Using tools such as dispatches, the amount of effort scales the same way as the dominant divergence. If the player has divergent tools in their arsenal, then it can be different (and the mathematical analysis boils down to 'do the player's tools diverge faster than the ambient factors?'). However, giving the player divergent tools strongly emphasizes early game play over late game play (because what matters most is getting those tools into play early - the more time passes, the less net benefit you'll receive from them over the course of the game). I see that as a negative, because it can make the late game an irrelevant but still necessary task - e.g. you get the standard late game 4x ennui where you know you've won but you haven't conquered the 50 planets you need to in order to get the game to recognize your win.
- With sufficient forces pushing both ways that are roughly balanced, we should see a general equilibrium. We currently don't have that balance. Events are massively overwhelming everything else, and they are predominantly negative.
That's not how the math works. If you remove all the bias that diverges as ~t (thats what the 'rough balance' you're talking about does), you're still left with the sqrt(t) divergence from the random walk. And if you don't actually remove the bias perfectly, then if you wait long enough the ~t scaling will still end up dominating. E.g. if the random events are all perfectly balanced, but there are RCI improvement buildings.

* Source records

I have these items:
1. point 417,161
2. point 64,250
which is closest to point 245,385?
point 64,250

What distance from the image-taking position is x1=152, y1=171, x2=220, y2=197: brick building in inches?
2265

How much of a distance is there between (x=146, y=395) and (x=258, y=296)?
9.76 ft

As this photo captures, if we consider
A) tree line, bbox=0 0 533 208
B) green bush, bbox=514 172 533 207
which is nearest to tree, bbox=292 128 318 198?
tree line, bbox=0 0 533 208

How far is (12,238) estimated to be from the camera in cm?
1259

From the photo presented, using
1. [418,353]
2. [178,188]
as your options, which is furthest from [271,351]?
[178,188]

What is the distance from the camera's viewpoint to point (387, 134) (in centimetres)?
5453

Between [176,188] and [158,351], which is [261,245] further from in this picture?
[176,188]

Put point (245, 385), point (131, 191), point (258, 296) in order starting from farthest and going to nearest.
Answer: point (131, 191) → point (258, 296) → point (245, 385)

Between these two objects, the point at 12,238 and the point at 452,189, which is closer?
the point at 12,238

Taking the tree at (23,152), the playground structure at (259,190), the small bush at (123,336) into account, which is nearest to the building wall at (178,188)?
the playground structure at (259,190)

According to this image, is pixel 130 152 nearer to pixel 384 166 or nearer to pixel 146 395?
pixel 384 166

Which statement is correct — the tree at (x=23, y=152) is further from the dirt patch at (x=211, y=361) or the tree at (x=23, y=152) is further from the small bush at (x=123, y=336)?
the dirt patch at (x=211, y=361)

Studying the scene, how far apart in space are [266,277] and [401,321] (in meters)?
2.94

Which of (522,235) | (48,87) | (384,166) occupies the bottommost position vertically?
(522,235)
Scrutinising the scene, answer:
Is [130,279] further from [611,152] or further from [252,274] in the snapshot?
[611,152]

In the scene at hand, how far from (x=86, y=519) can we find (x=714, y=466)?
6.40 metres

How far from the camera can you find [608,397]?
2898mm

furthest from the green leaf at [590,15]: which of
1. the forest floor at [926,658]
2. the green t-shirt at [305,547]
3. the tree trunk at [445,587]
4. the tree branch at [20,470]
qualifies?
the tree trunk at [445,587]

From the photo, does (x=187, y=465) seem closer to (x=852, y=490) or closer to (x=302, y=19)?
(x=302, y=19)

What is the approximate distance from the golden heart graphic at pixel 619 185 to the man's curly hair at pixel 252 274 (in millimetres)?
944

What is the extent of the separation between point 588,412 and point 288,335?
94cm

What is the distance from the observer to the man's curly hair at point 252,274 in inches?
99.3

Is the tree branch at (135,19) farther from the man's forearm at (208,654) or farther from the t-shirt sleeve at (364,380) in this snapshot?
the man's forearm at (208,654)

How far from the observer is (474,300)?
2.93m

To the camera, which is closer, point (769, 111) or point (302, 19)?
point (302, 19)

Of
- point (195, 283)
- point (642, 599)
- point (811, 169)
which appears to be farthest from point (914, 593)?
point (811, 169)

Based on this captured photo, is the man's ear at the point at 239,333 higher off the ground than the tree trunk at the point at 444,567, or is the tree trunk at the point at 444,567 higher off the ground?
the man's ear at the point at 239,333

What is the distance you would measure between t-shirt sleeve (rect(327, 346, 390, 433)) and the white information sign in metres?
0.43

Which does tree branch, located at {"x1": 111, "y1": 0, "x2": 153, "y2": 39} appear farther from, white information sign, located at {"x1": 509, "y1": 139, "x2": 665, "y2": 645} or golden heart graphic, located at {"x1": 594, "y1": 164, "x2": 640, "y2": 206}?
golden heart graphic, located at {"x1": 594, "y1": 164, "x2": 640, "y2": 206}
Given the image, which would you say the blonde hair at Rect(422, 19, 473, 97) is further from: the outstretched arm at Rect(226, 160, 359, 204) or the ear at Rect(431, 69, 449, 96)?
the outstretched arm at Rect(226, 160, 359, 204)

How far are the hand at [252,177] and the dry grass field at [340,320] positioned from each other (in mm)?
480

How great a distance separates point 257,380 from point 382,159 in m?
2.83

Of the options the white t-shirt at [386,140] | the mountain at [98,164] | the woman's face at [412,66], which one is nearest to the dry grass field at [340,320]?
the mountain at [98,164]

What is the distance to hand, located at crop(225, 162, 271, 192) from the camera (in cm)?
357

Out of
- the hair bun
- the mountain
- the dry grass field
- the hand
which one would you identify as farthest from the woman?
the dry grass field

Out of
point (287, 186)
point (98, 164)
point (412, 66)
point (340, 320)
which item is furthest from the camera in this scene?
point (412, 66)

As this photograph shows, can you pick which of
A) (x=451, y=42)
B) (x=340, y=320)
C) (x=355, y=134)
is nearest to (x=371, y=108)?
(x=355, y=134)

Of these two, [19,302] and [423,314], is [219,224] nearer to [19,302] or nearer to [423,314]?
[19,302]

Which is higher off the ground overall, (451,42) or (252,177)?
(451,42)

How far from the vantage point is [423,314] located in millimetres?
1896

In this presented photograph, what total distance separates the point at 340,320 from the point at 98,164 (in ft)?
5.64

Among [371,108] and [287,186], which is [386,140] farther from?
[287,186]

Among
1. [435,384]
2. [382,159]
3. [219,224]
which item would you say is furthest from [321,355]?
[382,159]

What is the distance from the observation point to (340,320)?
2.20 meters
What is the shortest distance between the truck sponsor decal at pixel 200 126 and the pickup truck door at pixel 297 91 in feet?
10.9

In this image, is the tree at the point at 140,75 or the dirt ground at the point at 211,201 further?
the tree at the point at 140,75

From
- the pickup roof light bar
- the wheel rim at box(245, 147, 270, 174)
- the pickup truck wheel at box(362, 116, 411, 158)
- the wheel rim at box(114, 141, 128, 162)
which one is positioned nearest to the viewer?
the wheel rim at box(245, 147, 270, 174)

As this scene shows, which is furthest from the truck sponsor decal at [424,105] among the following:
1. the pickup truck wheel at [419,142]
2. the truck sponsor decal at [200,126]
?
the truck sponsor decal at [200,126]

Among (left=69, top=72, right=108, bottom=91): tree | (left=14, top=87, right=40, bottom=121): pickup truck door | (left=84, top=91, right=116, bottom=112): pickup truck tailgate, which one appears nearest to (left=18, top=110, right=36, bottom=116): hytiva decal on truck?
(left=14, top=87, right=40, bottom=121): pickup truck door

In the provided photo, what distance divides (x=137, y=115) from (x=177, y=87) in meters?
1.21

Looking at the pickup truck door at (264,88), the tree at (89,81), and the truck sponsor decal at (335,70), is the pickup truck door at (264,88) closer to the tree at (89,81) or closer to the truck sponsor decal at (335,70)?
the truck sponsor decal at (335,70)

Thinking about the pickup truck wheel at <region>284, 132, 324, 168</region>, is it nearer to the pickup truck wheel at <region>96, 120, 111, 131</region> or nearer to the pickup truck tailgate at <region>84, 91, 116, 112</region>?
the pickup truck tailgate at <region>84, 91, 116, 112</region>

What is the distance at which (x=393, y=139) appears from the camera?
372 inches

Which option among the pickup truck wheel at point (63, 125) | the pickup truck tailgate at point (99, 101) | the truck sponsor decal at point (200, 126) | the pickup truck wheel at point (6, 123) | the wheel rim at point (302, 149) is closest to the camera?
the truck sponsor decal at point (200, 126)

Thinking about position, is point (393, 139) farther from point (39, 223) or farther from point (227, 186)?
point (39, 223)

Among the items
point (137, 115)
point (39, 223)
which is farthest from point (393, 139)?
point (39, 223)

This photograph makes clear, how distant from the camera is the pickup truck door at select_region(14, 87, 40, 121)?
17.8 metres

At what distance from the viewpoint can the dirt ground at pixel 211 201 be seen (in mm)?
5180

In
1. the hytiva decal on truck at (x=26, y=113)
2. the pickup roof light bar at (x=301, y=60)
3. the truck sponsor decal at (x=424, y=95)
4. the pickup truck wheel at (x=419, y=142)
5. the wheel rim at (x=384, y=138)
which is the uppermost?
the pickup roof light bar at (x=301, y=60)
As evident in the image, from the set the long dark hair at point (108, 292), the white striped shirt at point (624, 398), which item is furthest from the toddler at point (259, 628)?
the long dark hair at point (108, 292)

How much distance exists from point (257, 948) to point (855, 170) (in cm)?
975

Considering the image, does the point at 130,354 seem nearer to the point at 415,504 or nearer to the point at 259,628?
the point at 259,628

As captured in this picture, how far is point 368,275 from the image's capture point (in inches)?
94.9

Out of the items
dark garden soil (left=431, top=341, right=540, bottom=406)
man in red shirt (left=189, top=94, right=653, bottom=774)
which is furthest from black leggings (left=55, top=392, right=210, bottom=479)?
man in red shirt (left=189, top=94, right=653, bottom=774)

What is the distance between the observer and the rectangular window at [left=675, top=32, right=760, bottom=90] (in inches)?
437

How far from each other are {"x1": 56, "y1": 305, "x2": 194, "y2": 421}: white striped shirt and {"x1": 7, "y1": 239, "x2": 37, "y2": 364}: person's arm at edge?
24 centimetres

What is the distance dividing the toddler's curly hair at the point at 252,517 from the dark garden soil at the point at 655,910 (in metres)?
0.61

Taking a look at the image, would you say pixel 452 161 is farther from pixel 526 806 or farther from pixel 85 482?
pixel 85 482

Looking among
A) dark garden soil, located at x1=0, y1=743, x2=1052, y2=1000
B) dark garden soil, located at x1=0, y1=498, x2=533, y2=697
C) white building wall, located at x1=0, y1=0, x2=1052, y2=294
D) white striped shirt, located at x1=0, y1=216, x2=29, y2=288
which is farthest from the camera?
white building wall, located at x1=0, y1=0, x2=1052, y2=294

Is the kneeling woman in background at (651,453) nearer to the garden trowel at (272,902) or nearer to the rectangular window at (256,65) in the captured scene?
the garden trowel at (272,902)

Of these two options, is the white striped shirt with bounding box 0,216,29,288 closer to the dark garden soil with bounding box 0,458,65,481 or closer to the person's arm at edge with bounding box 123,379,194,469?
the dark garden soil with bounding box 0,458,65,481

* To be done
A. Rewrite the rows starting at the line containing "Of these two options, is" and ending at the last of the rows, with "white striped shirt" replaced by "striped white shirt" and nothing else changed.
B. Extend the text on game balance and divergence with a few more sentences in the same line of argument.
The text and the rows have nothing to do with each other.

* Results in order
A.
Of these two options, is the striped white shirt with bounding box 0,216,29,288 closer to the dark garden soil with bounding box 0,458,65,481 or closer to the person's arm at edge with bounding box 123,379,194,469?
the dark garden soil with bounding box 0,458,65,481

B.
This is a bad example because population is limited to the population capacity of the planet. Trying to generalize to RCI or something else also fails because they are not exponential (rapidly accelerating) functions acting in isolation. However, we are both throwing up vague examples and words here when we need concrete models of what should be going on. It's too easy to misspeak and/or be misinterpreted.
Limiting the population to the population capacity is a nonlinearity of the sort that would actually improve RCI behavior and remove the divergences I'm complaining about. Simply capping RCI between -100 and +100 would actually remove a lot of problems. It would introduce some new problems (planetary RCIs being most often found at either +100 or -100), but ones which are fundamentally easier to solve.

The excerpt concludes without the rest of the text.